Google Photos Ditches Unlimited Uploads Alongside Other Storage Changes

Google Photos recently went through a couple of storage changes, among which the company decided to put a limit on the uploads users get. Previously, Google Photos granted all users with unlimited uploads. Google recently accounted that they will be limiting the uploads 15GB storage per account that is shared by its popular apps like Gmail and Google Drive. If one wishes to use above the free storage limit, they will have to purchase one of the company’s storage plans.

The new update means that users will not have space for emails if the limited space is used up in photos.

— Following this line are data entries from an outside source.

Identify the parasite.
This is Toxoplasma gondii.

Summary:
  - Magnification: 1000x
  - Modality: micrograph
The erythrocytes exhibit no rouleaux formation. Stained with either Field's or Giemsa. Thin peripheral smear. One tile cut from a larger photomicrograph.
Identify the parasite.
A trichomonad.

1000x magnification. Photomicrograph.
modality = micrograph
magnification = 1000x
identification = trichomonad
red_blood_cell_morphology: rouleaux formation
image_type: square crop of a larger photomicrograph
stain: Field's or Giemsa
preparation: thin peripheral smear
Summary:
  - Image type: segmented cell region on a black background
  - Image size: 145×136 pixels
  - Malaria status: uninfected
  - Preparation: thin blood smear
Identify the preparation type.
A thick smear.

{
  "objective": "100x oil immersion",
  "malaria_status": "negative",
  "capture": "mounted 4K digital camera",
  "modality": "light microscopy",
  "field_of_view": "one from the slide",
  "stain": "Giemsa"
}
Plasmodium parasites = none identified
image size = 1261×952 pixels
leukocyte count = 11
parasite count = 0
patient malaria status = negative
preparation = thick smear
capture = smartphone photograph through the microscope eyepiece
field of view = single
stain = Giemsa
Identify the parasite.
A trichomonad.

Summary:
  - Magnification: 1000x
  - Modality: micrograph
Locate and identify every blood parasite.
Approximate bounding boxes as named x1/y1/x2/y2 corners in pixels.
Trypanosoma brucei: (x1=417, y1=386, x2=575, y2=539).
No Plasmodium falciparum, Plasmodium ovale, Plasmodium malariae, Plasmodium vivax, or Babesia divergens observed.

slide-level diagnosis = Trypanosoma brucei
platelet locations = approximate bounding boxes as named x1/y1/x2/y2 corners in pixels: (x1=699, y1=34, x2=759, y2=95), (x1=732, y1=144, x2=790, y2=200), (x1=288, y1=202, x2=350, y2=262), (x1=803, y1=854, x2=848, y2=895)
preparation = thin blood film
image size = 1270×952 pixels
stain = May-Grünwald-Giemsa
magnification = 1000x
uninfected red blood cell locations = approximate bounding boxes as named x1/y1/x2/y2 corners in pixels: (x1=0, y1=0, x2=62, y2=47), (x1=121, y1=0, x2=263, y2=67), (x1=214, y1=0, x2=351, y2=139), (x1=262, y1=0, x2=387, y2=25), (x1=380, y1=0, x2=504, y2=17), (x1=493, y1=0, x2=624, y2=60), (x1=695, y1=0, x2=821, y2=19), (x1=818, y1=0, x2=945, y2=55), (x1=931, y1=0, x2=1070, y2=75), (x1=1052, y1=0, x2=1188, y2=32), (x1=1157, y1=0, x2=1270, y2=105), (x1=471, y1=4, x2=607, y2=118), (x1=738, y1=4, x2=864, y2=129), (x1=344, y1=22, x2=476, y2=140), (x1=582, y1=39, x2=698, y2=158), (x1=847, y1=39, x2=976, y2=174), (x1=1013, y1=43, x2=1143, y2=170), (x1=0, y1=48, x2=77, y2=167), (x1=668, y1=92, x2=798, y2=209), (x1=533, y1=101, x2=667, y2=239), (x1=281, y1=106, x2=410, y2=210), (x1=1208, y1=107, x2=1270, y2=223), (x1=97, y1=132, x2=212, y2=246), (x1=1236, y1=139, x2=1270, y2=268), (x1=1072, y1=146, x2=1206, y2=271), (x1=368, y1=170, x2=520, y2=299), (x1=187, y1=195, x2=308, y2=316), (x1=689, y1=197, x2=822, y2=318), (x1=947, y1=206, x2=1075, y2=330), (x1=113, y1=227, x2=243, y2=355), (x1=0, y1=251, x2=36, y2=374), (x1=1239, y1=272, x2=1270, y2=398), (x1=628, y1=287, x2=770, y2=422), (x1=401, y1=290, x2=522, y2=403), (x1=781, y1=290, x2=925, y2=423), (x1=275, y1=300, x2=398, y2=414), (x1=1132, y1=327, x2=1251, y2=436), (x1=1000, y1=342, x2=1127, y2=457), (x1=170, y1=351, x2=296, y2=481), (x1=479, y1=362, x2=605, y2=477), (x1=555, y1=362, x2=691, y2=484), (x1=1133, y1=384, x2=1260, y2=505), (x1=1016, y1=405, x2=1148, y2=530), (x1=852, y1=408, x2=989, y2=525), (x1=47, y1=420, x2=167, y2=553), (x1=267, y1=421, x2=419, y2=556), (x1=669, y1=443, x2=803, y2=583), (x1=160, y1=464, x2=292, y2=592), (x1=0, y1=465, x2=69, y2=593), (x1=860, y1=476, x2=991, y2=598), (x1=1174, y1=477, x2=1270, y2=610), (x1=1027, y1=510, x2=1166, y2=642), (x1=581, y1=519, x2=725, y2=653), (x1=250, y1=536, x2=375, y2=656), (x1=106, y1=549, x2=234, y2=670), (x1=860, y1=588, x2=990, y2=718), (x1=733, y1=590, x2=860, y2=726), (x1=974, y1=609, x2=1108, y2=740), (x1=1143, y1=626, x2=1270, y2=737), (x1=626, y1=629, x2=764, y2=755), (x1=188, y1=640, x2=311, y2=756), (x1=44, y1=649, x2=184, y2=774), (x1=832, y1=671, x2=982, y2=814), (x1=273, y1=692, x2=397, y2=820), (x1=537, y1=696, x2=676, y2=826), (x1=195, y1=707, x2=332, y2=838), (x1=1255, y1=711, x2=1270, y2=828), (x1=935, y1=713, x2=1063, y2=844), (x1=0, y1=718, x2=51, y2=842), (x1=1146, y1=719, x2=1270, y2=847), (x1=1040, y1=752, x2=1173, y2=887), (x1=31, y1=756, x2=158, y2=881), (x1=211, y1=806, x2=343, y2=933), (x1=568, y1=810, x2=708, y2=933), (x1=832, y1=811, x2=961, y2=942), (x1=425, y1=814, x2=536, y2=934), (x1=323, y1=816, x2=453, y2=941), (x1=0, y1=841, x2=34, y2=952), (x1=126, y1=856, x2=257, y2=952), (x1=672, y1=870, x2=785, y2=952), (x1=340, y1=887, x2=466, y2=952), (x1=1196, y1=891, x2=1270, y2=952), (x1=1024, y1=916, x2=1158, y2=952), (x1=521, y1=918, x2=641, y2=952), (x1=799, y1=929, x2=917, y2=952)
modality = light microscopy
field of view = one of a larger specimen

Although, photos uploaded by users before June 2021 will not be counted in the limited storage.

“When we say a lifetime of memories, we really mean it,” Google had said when they launched Photos in 2015.
“With Google Photos, you can now back up and store unlimited high-quality photos and videos for free.”

Recently, in a blog uploaded on Wednesday, Google said that the aforementioned policy had led to four trillion photos being stored on the service, with 28 billion photos and videos being uploaded every week.
They further added that the change was needed to make sure the product “continues to meet your needs over the long haul”.

Another post revealed to users that 4.3 million gigabytes were added to Gmail, Drive, and Photos combined every single day.

Google furthermore issued a warning saying that users who were over their storage limit for two years might have their content deleted from Gmail, Drive, and Photos.

Google assured users that the free 15GB of storage which comes with every account is enough to last most of them for “several years” across Gmail, Drive, and Photos.

In case one wants added storage, they can purchase Google One plans which in the UK costs £7.99 per month for two terabytes (2,000GB).

“Google, Facebook, and Amazon have been gobbling up massive amounts of storage in the past few years,” Dennis Hahn, a data center storage analyst at technology research firm said.
“While data storage capacity is being currently deployed at the record – and probably unfathomable – levels from five years ago, the unrelenting accumulation of massive amounts of data appears to be overwhelming our efforts to store it as easily as we once thought,” he further added.